Review: Girls Made of Snow and Glass by Melissa Bashardoust

I received this book for free from the publisher in exchange for an honest review. This does not affect my opinion of the book or the content of my review.

Review: Girls Made of Snow and Glass by Melissa BashardoustGirls Made of Snow and Glass by Melissa Bashardoust
Pages: 384
Published by Flatiron Books on September 5th 2017
Genres: Young Adult, Fantasy, Retellings
Format: eARC
Source: NetGalley

Frozen meets The Bloody Chamber in this feminist fantasy reimagining of the Snow White fairytale

At sixteen, Mina's mother is dead, her magician father is vicious, and her silent heart has never beat with love for anyone—has never beat at all, in fact, but she’d always thought that fact normal. She never guessed that her father cut out her heart and replaced it with one of glass. When she moves to Whitespring Castle and sees its king for the first time, Mina forms a plan: win the king’s heart with her beauty, become queen, and finally know love. The only catch is that she’ll have to become a stepmother.

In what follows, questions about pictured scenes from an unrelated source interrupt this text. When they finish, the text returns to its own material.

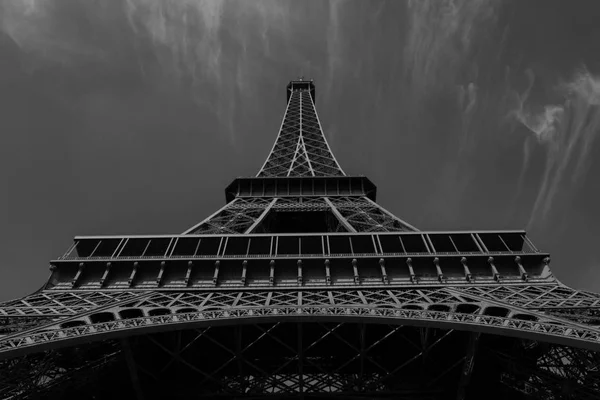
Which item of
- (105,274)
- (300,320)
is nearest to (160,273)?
(105,274)

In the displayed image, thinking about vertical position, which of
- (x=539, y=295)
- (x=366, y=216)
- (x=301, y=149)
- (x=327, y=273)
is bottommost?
(x=366, y=216)

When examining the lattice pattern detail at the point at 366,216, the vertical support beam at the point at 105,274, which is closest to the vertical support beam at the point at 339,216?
the lattice pattern detail at the point at 366,216

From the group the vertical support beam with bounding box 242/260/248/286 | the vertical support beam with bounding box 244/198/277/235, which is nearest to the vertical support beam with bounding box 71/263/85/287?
the vertical support beam with bounding box 242/260/248/286

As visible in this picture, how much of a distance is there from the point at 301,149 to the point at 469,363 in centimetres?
3599

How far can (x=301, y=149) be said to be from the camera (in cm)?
5234

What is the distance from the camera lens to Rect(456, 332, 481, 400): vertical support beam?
18.2m

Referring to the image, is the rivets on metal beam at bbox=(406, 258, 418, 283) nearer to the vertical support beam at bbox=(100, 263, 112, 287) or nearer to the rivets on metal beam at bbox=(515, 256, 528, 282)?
the rivets on metal beam at bbox=(515, 256, 528, 282)

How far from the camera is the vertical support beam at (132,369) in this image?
18.1 meters

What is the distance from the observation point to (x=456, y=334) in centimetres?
2091

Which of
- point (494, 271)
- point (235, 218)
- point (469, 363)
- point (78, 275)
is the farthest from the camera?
point (235, 218)

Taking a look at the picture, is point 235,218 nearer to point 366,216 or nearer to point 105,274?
point 366,216

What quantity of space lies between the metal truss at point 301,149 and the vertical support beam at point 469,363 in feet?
87.2

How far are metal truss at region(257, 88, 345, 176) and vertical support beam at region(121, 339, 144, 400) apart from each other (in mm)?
25438

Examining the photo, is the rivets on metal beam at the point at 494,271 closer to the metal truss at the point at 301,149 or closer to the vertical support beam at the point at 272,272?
the vertical support beam at the point at 272,272
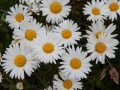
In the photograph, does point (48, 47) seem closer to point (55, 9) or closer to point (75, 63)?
point (75, 63)

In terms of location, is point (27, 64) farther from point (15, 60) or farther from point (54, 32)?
point (54, 32)

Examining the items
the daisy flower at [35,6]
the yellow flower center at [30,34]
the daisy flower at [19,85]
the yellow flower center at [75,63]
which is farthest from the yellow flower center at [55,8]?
the daisy flower at [19,85]

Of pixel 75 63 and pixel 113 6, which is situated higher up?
pixel 113 6

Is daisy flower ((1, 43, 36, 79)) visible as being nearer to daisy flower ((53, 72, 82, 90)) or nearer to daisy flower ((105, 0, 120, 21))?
daisy flower ((53, 72, 82, 90))

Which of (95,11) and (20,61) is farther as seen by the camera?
(95,11)

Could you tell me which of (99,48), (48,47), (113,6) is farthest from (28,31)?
(113,6)

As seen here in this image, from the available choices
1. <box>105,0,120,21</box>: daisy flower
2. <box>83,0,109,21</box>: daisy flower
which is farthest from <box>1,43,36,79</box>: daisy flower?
<box>105,0,120,21</box>: daisy flower

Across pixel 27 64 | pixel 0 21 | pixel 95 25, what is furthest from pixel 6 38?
pixel 95 25

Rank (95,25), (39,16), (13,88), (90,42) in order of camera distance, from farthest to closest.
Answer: (39,16) < (13,88) < (95,25) < (90,42)
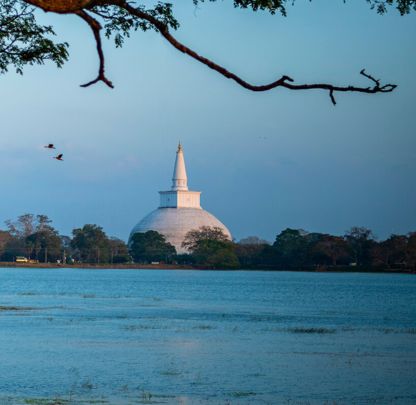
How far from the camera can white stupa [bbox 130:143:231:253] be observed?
580 feet

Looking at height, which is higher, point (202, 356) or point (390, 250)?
point (390, 250)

Fifteen-year-old Lynet looks just like her late mother, and one day she discovers why: a magician created her out of snow in the dead queen’s image, at her father’s order. But despite being the dead queen made flesh, Lynet would rather be like her fierce and regal stepmother, Mina. She gets her wish when her father makes Lynet queen of the southern territories, displacing Mina. Now Mina is starting to look at Lynet with something like hatred, and Lynet must decide what to do—and who to be—to win back the only mother she’s ever known…or else defeat her once and for all.

Entwining the stories of both Lynet and Mina in the past and present, Girls Made of Snow and Glass traces the relationship of two young women doomed to be rivals from the start. Only one can win all, while the other must lose everything—unless both can find a way to reshape themselves and their story.


Girls Made of Snow and Glass was easily one of the best retellings I’ve read this year. Melissa Bashardoust worked magic in creating this story that was at once immediately recognizable as the classic fairytale while also spinning a narrative entirely its own. There were unexpected depths to this story that made it utterly enchanting. I’m definitely going to be picking up a finished copy of this beauty!

While I could be wrong, I believe that this book is based off both Snow White and The Snow Queen. Lynet is a princess made of snow and blood, built as a replacement for a Queen who died too soon. Mina is her stepmother, a queen with a glass heart, left unable to love by the process that saved her life. Girls Made of Snow and Glass chronicles Lynet and Mina’s stories, from their respective childhoods to the ultimate conclusion. The story shifts back and forth between the present and the past, slowly revealing the entire story.

I was surprised by how character-based this story was. At first, it was a little too slow for me but then I was swept away and would have been entirely happy if it had been longer. I loved Lynet’s journey, I could really relate to her struggles to define herself outside of other’s expectations of her. Mina also went through a similar journey and there were moments when my heart broke for her. Both of the main characters were beautifully written and I absolutely adored them. Lynet’s snow magic and Mina’s glass magic were marvelous additions to the story, adding just the right touch of enchantment to the story.

Girls Made of Snow and Glass was a wonderful feminist retelling of two of my favorite fairytales. This fantastic debut combined magic, love, and family to make a story that was both captivating and relatable.